──────── Extrait cité

Patriarche Bechara, Boutros Al-Rai
Le MPL, dirigé par Gebran Bassil, n'a pas assisté à la réunion, affirmant qu'il craignait que le rassemblement «ne soit utilisé contre lui », selon des sites affiliés au parti.
Des sources à Bkerke ont déclaré à Arab News qu'Al-Rai avait décidé de s'exprimer «parce que le Liban est confronté à une menace existentielle» suite à l'échec d'une série d'initiatives, notamment ses efforts pour réconcilier Aoun et le Premier ministre désigné Saad Hariri.
Sur les bannières déployées sur le dôme de l'église de Bkerke, on pouvait lire « Neutralité, souveraineté et stabilité », « Le Liban vient en premier et en dernier » et « Bkerke pour tout le Liban ».

────────────────
──────── Données brutes

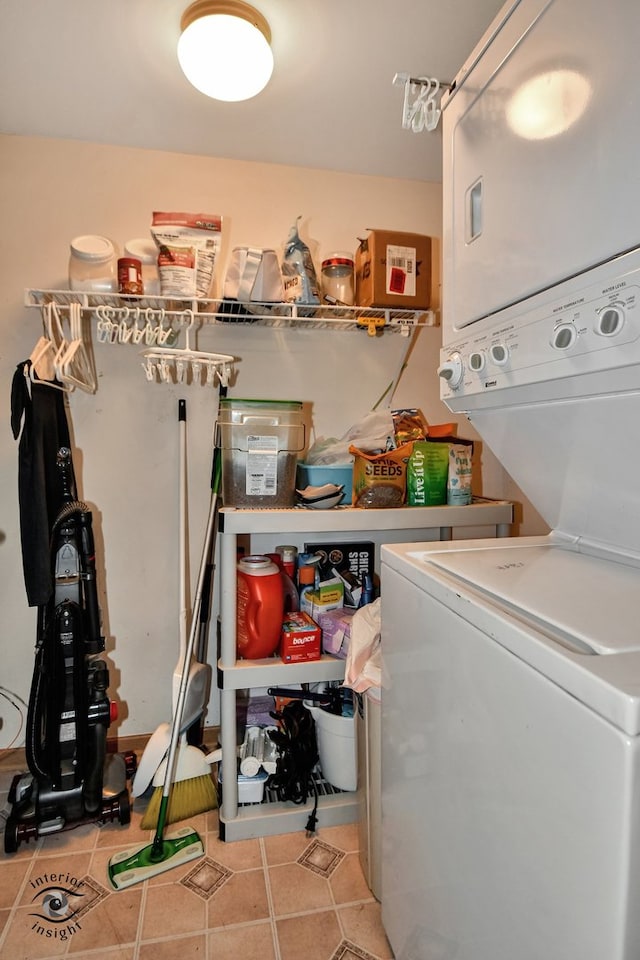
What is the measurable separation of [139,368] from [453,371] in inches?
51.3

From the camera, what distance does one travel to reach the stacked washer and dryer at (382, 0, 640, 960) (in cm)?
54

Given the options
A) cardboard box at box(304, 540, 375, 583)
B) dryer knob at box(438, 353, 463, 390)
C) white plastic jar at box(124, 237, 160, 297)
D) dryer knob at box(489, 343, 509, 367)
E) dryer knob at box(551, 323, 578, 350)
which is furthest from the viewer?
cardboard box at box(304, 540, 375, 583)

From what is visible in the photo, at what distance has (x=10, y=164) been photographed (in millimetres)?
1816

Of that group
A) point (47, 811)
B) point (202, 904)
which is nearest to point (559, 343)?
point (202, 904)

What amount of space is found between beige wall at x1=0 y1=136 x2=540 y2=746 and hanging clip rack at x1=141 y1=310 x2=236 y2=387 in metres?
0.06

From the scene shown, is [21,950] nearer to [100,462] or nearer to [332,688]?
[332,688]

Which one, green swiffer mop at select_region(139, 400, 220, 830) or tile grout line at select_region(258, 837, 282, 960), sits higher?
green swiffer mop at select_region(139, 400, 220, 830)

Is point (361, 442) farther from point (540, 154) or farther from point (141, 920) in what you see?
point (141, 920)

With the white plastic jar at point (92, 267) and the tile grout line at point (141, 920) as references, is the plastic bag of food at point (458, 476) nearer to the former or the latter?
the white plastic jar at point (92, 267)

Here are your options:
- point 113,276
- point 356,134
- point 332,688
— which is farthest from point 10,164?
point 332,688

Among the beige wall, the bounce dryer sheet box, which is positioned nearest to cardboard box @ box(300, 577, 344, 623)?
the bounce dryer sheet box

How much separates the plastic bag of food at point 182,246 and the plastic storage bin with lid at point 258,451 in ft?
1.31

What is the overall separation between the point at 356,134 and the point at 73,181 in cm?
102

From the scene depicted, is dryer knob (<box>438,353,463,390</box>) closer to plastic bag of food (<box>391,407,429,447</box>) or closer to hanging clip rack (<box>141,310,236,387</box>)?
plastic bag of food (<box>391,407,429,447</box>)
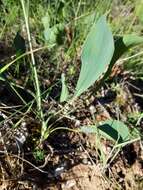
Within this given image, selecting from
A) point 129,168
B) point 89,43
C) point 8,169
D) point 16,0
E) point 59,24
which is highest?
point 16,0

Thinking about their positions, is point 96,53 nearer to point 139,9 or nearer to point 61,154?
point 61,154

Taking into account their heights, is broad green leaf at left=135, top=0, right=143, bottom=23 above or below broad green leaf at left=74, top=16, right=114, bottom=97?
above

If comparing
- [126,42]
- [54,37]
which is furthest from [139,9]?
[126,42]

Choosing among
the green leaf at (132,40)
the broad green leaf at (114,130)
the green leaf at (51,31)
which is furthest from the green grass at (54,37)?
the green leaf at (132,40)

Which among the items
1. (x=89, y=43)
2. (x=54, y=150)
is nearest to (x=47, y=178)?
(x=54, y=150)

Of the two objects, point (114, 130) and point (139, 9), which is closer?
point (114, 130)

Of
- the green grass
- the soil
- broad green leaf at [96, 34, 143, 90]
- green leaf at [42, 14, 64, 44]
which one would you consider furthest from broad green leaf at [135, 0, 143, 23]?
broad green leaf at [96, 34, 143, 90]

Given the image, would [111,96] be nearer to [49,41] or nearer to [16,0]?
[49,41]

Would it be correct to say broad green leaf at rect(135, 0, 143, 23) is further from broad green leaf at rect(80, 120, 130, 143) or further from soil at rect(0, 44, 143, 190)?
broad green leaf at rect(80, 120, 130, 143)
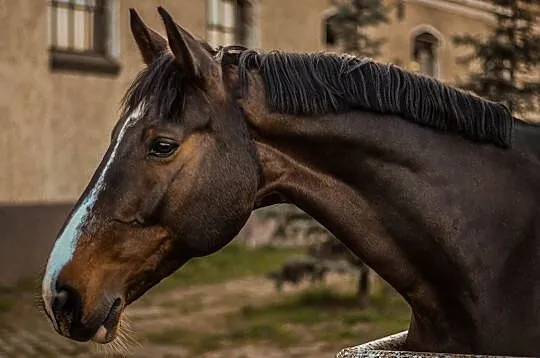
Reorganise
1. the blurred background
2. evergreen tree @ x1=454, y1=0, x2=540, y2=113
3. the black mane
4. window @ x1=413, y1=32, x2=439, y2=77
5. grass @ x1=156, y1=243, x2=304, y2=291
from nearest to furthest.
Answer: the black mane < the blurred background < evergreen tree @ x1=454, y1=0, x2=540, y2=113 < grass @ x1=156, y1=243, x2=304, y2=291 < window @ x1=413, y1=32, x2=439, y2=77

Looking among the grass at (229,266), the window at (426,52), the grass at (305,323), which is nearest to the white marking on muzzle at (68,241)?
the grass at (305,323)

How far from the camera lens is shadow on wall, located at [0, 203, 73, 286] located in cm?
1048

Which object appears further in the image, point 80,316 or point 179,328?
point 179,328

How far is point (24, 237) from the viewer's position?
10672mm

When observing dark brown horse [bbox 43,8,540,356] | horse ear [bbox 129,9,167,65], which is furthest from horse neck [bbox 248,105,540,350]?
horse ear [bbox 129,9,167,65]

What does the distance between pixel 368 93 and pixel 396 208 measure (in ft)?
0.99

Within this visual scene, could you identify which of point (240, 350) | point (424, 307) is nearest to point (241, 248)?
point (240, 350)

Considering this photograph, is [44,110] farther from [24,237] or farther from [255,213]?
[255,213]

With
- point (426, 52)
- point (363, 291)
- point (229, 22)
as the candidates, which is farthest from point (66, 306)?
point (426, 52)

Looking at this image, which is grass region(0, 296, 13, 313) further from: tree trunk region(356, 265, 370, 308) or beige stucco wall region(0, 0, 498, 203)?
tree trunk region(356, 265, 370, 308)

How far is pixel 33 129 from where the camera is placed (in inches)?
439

────────────────
──────── Données brutes

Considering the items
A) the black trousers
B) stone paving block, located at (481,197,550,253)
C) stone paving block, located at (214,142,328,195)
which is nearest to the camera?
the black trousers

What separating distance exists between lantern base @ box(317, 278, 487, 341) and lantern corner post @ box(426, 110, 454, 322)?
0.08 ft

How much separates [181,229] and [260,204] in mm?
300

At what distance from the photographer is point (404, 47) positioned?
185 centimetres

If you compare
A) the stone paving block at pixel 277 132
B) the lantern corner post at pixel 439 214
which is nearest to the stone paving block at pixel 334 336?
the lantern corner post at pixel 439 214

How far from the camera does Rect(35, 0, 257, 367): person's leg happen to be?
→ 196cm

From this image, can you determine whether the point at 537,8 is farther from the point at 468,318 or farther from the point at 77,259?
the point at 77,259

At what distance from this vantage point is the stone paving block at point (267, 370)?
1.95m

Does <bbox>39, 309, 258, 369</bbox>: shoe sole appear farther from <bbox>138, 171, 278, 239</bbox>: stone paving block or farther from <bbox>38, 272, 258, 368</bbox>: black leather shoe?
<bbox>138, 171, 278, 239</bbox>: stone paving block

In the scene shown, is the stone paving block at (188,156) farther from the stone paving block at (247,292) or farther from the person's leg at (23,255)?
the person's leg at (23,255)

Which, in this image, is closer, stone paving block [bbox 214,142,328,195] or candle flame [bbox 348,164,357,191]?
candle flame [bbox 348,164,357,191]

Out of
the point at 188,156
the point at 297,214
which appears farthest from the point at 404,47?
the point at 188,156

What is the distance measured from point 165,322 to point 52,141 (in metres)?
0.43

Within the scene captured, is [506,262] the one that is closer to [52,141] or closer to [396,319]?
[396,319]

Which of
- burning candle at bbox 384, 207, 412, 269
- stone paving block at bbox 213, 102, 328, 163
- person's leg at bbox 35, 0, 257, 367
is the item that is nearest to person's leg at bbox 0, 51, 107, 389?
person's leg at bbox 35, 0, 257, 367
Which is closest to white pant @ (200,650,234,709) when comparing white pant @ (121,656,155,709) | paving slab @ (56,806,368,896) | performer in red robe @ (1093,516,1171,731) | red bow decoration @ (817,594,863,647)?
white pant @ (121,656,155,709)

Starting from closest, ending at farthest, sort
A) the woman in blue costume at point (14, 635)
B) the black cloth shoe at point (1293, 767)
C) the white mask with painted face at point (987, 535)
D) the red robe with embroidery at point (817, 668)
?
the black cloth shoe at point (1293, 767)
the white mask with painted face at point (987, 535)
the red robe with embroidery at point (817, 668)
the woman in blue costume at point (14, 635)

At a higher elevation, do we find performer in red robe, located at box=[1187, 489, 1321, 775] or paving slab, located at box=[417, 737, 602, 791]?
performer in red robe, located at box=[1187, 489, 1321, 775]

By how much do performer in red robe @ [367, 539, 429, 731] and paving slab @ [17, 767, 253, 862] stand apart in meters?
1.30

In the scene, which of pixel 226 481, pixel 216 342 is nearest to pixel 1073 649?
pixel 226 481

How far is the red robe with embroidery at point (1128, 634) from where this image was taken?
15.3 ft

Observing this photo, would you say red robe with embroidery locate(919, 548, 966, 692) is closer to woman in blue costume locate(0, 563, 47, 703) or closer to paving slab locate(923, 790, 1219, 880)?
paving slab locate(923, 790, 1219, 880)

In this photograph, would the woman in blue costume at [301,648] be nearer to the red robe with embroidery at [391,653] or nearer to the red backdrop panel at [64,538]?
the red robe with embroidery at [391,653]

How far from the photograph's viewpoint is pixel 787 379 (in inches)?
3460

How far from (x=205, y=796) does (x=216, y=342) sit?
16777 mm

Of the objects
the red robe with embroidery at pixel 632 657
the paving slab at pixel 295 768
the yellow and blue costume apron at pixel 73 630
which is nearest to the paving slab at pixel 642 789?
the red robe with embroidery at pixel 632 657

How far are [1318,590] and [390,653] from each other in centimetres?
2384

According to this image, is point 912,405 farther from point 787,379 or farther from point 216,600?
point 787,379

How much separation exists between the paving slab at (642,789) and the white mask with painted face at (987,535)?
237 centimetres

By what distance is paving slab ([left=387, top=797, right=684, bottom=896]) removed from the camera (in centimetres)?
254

────────────────

**Consigne 1:** Indiquez si chacune des affirmations suivantes concorde avec l'extrait, en répondant par oui ou par non et en citant exactement les mots de l'extrait qui tranchent : (a) le MPL a assisté à la réunion ; (b) Saad Hariri est Premier ministre désigné ; (c) l'une des bannières portait l'inscription « Bkerke pour tout le Liban ».
**Consigne 2:** D'après l'extrait, qui dirige le MPL ?
**Consigne 3:** Recopiez le passage de l'extrait qui commence aux mots « Des sources à » et s'arrête après « désigné Saad Hariri. ».

**Réponse attendue 1:**
(a) Non : « n'a pas assisté à la réunion ».
(b) Oui : « le Premier ministre désigné Saad Hariri ».
(c) Oui : « Bkerke pour tout le Liban ».

**Réponse attendue 2:** Gebran Bassil.

**Réponse attendue 3:**
Des sources à Bkerke ont déclaré à Arab News qu'Al-Rai avait décidé de s'exprimer «parce que le Liban est confronté à une menace existentielle» suite à l'échec d'une série d'initiatives, notamment ses efforts pour réconcilier Aoun et le Premier ministre désigné Saad Hariri.